The chamber which he entered, and which he closed again instantly, was a kind of moderately spacious attic, furnished with a mattress laid on the floor, a table, and several chairs; a stove in which a fire was burning, and whose embers were visible, stood in one corner.
A lantern on the boulevard cast a vague light into this poor room. At the extreme end there was a dressing-room with a folding bed; Jean Valjean carried the child to this bed and laid her down there without waking her.
He struck a match and lighted a candle.
All this was prepared beforehand on the table, and, as he had done on the previous evening, he began to scrutinize Cosette''s face with a gaze full of ecstasy, in which the expression of kindness and tenderness almost amounted to aberration.
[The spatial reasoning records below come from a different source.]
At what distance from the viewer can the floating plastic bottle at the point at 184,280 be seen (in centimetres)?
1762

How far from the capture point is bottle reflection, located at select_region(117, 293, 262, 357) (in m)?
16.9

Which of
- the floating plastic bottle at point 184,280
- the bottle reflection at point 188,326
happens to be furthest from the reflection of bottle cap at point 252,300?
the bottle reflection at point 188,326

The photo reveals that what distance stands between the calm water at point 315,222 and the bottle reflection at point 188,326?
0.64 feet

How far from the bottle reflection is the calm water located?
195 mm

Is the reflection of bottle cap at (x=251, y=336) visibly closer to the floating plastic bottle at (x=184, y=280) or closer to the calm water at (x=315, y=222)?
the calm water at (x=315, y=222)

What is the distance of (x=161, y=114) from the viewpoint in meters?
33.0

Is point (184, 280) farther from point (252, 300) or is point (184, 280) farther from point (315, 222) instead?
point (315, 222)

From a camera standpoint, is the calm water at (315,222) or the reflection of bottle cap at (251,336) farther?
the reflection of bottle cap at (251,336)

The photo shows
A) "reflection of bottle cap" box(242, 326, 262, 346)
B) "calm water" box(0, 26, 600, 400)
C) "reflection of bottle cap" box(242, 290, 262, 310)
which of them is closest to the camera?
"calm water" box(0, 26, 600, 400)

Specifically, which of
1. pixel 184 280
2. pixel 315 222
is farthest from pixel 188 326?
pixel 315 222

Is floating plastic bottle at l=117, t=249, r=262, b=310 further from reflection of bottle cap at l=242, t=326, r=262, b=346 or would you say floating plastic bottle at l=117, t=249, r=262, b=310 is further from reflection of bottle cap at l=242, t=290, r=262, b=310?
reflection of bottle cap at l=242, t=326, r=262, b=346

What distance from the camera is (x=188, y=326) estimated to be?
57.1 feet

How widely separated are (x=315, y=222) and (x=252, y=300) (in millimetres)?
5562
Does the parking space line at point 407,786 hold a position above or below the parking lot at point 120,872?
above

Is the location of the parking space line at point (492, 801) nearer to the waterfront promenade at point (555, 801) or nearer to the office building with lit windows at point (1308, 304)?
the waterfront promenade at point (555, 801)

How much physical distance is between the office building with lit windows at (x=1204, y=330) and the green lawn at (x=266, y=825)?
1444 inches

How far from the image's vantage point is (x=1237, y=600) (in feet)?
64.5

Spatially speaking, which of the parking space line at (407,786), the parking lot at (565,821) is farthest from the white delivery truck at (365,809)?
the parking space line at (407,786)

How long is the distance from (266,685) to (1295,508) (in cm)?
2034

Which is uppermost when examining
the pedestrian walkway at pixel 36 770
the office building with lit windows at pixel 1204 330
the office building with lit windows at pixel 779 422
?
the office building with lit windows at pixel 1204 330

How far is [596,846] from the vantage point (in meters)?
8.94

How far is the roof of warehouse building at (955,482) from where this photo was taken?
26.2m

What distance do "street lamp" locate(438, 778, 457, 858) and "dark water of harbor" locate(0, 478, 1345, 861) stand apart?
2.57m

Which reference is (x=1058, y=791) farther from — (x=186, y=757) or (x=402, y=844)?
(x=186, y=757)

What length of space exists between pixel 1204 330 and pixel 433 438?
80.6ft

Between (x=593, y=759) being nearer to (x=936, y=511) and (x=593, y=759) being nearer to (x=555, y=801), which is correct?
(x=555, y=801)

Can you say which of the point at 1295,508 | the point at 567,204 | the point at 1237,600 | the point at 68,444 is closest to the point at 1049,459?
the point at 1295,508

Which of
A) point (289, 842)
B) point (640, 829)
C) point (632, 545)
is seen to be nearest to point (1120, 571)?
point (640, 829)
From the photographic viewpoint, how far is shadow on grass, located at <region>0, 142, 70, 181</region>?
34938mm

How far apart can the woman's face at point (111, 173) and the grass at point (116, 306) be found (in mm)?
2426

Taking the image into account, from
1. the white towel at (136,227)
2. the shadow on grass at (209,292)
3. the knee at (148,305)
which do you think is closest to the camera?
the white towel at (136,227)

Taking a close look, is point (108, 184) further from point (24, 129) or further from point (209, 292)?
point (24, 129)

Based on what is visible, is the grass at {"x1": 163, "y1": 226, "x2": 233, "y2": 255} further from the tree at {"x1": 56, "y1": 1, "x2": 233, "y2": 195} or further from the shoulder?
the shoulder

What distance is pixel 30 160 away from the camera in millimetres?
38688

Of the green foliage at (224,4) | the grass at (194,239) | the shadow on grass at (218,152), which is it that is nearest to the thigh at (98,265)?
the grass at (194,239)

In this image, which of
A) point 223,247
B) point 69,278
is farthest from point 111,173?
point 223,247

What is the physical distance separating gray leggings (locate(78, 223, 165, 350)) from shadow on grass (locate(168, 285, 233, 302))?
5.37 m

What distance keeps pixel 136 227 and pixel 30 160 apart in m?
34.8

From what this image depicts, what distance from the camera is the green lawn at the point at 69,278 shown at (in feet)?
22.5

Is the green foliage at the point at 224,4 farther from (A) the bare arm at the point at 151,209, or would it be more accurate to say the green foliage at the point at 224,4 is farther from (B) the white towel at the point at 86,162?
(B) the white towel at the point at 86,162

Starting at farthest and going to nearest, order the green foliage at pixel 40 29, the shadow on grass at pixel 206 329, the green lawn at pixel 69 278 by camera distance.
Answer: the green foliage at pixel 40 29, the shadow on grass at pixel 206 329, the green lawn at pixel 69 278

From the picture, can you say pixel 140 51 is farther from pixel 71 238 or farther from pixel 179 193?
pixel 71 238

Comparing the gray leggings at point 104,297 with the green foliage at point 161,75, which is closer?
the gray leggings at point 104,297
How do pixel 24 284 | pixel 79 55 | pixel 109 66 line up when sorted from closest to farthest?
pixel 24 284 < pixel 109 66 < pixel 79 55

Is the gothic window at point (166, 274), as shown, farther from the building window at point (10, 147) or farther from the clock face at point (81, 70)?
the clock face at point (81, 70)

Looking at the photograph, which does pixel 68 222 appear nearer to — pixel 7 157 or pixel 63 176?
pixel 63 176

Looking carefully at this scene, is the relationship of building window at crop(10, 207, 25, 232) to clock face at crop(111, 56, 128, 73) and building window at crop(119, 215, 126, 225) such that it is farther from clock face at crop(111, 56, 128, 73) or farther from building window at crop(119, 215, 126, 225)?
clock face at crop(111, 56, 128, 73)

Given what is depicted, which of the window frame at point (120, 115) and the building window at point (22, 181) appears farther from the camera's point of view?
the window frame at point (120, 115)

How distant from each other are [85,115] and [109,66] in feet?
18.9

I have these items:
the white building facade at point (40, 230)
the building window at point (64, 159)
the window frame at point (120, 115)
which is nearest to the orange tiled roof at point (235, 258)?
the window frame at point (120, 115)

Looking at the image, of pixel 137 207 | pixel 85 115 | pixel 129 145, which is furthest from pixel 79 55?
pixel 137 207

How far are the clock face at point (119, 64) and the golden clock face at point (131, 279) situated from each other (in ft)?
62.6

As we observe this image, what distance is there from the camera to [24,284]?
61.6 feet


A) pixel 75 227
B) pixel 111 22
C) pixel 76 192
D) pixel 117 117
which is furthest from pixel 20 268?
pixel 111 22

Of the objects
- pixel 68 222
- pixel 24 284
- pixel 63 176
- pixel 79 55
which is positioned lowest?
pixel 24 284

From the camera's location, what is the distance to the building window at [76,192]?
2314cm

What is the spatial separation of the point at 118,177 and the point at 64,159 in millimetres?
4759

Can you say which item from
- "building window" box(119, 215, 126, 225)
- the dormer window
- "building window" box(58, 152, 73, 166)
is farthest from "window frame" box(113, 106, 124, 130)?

The little girl, with that tranquil confidence which belongs only to extreme strength and extreme weakness, had fallen asleep without knowing with whom she was, and continued to sleep without knowing where she was.
Jean Valjean bent down and kissed that child''s hand.
Nine months before he had kissed the hand of the mother, who had also just fallen asleep.
The same sad, piercing, religious sentiment filled his heart.
He knelt beside Cosette''s bed.
lt was broad daylight, and the child still slept.
A wan ray of the December sun penetrated the window of the attic and lay upon the ceiling in long threads of light and shade.